- Founded: 2006
- Dissolved: 2009
- Ideology: Socialism

= Students for Freedom and Equality =

Iranian student organization

Students for Freedom and Equality (SFE) (دانشجویان آزادی‌خواه و برابری‌طلب) was a left-wing Iranian student organization that was active between 2006 and 2009. After the Iranian Cultural Revolution (1980–1983), Students for Freedom and Equality represented the first organized presence of left-wing student activism across Iran's universities.

In December 2007, Students for Freedom and Equality organized a series of demonstrations on several campuses, commemorating Iran's Student Day. Ahead of the demonstrations, agents of Iran's Military Intelligence began arresting student activists belonging to Students for Freedom and Equality. According to Human Rights Watch, during this country-wide crackdown on the organization, over 40 student activists were arrested and tortured.

== Founding ==
Although left-wing activists had a significant presence in some universities since the early 2000s, the announcement of the existence of Students for Freedom and Equality took place in 2006. During the June 2006 student protests, a group of left-wing students issued a statement entitled "University is not a barracks" and signed it as Students for Freedom and Equality.
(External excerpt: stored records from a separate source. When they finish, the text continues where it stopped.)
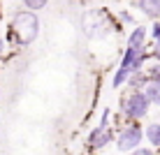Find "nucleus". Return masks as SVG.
<instances>
[{
    "label": "nucleus",
    "mask_w": 160,
    "mask_h": 155,
    "mask_svg": "<svg viewBox=\"0 0 160 155\" xmlns=\"http://www.w3.org/2000/svg\"><path fill=\"white\" fill-rule=\"evenodd\" d=\"M148 97L144 95V93H132V95L128 97V102H125V109H128V114L132 116V118H142V116H146L148 111Z\"/></svg>",
    "instance_id": "2"
},
{
    "label": "nucleus",
    "mask_w": 160,
    "mask_h": 155,
    "mask_svg": "<svg viewBox=\"0 0 160 155\" xmlns=\"http://www.w3.org/2000/svg\"><path fill=\"white\" fill-rule=\"evenodd\" d=\"M47 2H49V0H23V5L30 9V12H35V9H42Z\"/></svg>",
    "instance_id": "10"
},
{
    "label": "nucleus",
    "mask_w": 160,
    "mask_h": 155,
    "mask_svg": "<svg viewBox=\"0 0 160 155\" xmlns=\"http://www.w3.org/2000/svg\"><path fill=\"white\" fill-rule=\"evenodd\" d=\"M142 60H144V49H142V46H128L121 67H125V70H130V72H132V70H139Z\"/></svg>",
    "instance_id": "5"
},
{
    "label": "nucleus",
    "mask_w": 160,
    "mask_h": 155,
    "mask_svg": "<svg viewBox=\"0 0 160 155\" xmlns=\"http://www.w3.org/2000/svg\"><path fill=\"white\" fill-rule=\"evenodd\" d=\"M128 74H130V70H125V67H121V70H118V74H116V76H114V86H116V88H118V86H123V81H125V79H128Z\"/></svg>",
    "instance_id": "11"
},
{
    "label": "nucleus",
    "mask_w": 160,
    "mask_h": 155,
    "mask_svg": "<svg viewBox=\"0 0 160 155\" xmlns=\"http://www.w3.org/2000/svg\"><path fill=\"white\" fill-rule=\"evenodd\" d=\"M142 141V130L139 127H128L125 132H121L118 137V151H132V148H137Z\"/></svg>",
    "instance_id": "3"
},
{
    "label": "nucleus",
    "mask_w": 160,
    "mask_h": 155,
    "mask_svg": "<svg viewBox=\"0 0 160 155\" xmlns=\"http://www.w3.org/2000/svg\"><path fill=\"white\" fill-rule=\"evenodd\" d=\"M156 58H158V60H160V46H158V51H156Z\"/></svg>",
    "instance_id": "16"
},
{
    "label": "nucleus",
    "mask_w": 160,
    "mask_h": 155,
    "mask_svg": "<svg viewBox=\"0 0 160 155\" xmlns=\"http://www.w3.org/2000/svg\"><path fill=\"white\" fill-rule=\"evenodd\" d=\"M151 79L153 81H160V65H156V67L151 70Z\"/></svg>",
    "instance_id": "13"
},
{
    "label": "nucleus",
    "mask_w": 160,
    "mask_h": 155,
    "mask_svg": "<svg viewBox=\"0 0 160 155\" xmlns=\"http://www.w3.org/2000/svg\"><path fill=\"white\" fill-rule=\"evenodd\" d=\"M139 9L151 19L160 16V0H139Z\"/></svg>",
    "instance_id": "6"
},
{
    "label": "nucleus",
    "mask_w": 160,
    "mask_h": 155,
    "mask_svg": "<svg viewBox=\"0 0 160 155\" xmlns=\"http://www.w3.org/2000/svg\"><path fill=\"white\" fill-rule=\"evenodd\" d=\"M144 95L148 97V102L158 104L160 107V81H151V84L144 86Z\"/></svg>",
    "instance_id": "7"
},
{
    "label": "nucleus",
    "mask_w": 160,
    "mask_h": 155,
    "mask_svg": "<svg viewBox=\"0 0 160 155\" xmlns=\"http://www.w3.org/2000/svg\"><path fill=\"white\" fill-rule=\"evenodd\" d=\"M130 155H153V151H148V148H139V151H132Z\"/></svg>",
    "instance_id": "14"
},
{
    "label": "nucleus",
    "mask_w": 160,
    "mask_h": 155,
    "mask_svg": "<svg viewBox=\"0 0 160 155\" xmlns=\"http://www.w3.org/2000/svg\"><path fill=\"white\" fill-rule=\"evenodd\" d=\"M130 84H132V86H137V88H139V86H146V76H142L139 72H137L135 79H130Z\"/></svg>",
    "instance_id": "12"
},
{
    "label": "nucleus",
    "mask_w": 160,
    "mask_h": 155,
    "mask_svg": "<svg viewBox=\"0 0 160 155\" xmlns=\"http://www.w3.org/2000/svg\"><path fill=\"white\" fill-rule=\"evenodd\" d=\"M2 49H5V44H2V40H0V53H2Z\"/></svg>",
    "instance_id": "17"
},
{
    "label": "nucleus",
    "mask_w": 160,
    "mask_h": 155,
    "mask_svg": "<svg viewBox=\"0 0 160 155\" xmlns=\"http://www.w3.org/2000/svg\"><path fill=\"white\" fill-rule=\"evenodd\" d=\"M144 37H146V30L144 28H137L130 35V46H142V44H144Z\"/></svg>",
    "instance_id": "9"
},
{
    "label": "nucleus",
    "mask_w": 160,
    "mask_h": 155,
    "mask_svg": "<svg viewBox=\"0 0 160 155\" xmlns=\"http://www.w3.org/2000/svg\"><path fill=\"white\" fill-rule=\"evenodd\" d=\"M37 30H40V21L32 12H16L12 21V32L19 44H30L35 42Z\"/></svg>",
    "instance_id": "1"
},
{
    "label": "nucleus",
    "mask_w": 160,
    "mask_h": 155,
    "mask_svg": "<svg viewBox=\"0 0 160 155\" xmlns=\"http://www.w3.org/2000/svg\"><path fill=\"white\" fill-rule=\"evenodd\" d=\"M153 30H156V40H158V44H160V23H158V26H156Z\"/></svg>",
    "instance_id": "15"
},
{
    "label": "nucleus",
    "mask_w": 160,
    "mask_h": 155,
    "mask_svg": "<svg viewBox=\"0 0 160 155\" xmlns=\"http://www.w3.org/2000/svg\"><path fill=\"white\" fill-rule=\"evenodd\" d=\"M109 139H112V134H109V130H107V116L102 118V125L100 127H95V130L91 132V137H88V143H91L93 148H102V146H107Z\"/></svg>",
    "instance_id": "4"
},
{
    "label": "nucleus",
    "mask_w": 160,
    "mask_h": 155,
    "mask_svg": "<svg viewBox=\"0 0 160 155\" xmlns=\"http://www.w3.org/2000/svg\"><path fill=\"white\" fill-rule=\"evenodd\" d=\"M146 137L151 139L153 146H160V125H148L146 127Z\"/></svg>",
    "instance_id": "8"
}]
</instances>
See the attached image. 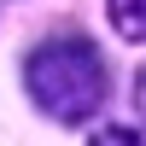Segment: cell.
Masks as SVG:
<instances>
[{
  "mask_svg": "<svg viewBox=\"0 0 146 146\" xmlns=\"http://www.w3.org/2000/svg\"><path fill=\"white\" fill-rule=\"evenodd\" d=\"M23 88H29V100L53 123H88L105 105V88L111 82H105V64H100V47L94 41L53 35V41H41L23 58Z\"/></svg>",
  "mask_w": 146,
  "mask_h": 146,
  "instance_id": "1",
  "label": "cell"
},
{
  "mask_svg": "<svg viewBox=\"0 0 146 146\" xmlns=\"http://www.w3.org/2000/svg\"><path fill=\"white\" fill-rule=\"evenodd\" d=\"M105 12L123 41H146V0H105Z\"/></svg>",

According to the enactments of the Supreme Council of the Cultural Revolution, non-Islamic organizations are not allowed to operate in universities. Either before or after their Student Day demonstration on December 4, 2007, Students for Freedom and Equality were not an "organization" in the general sense, but consisted of left-wing students organized around a variety of student and political activities.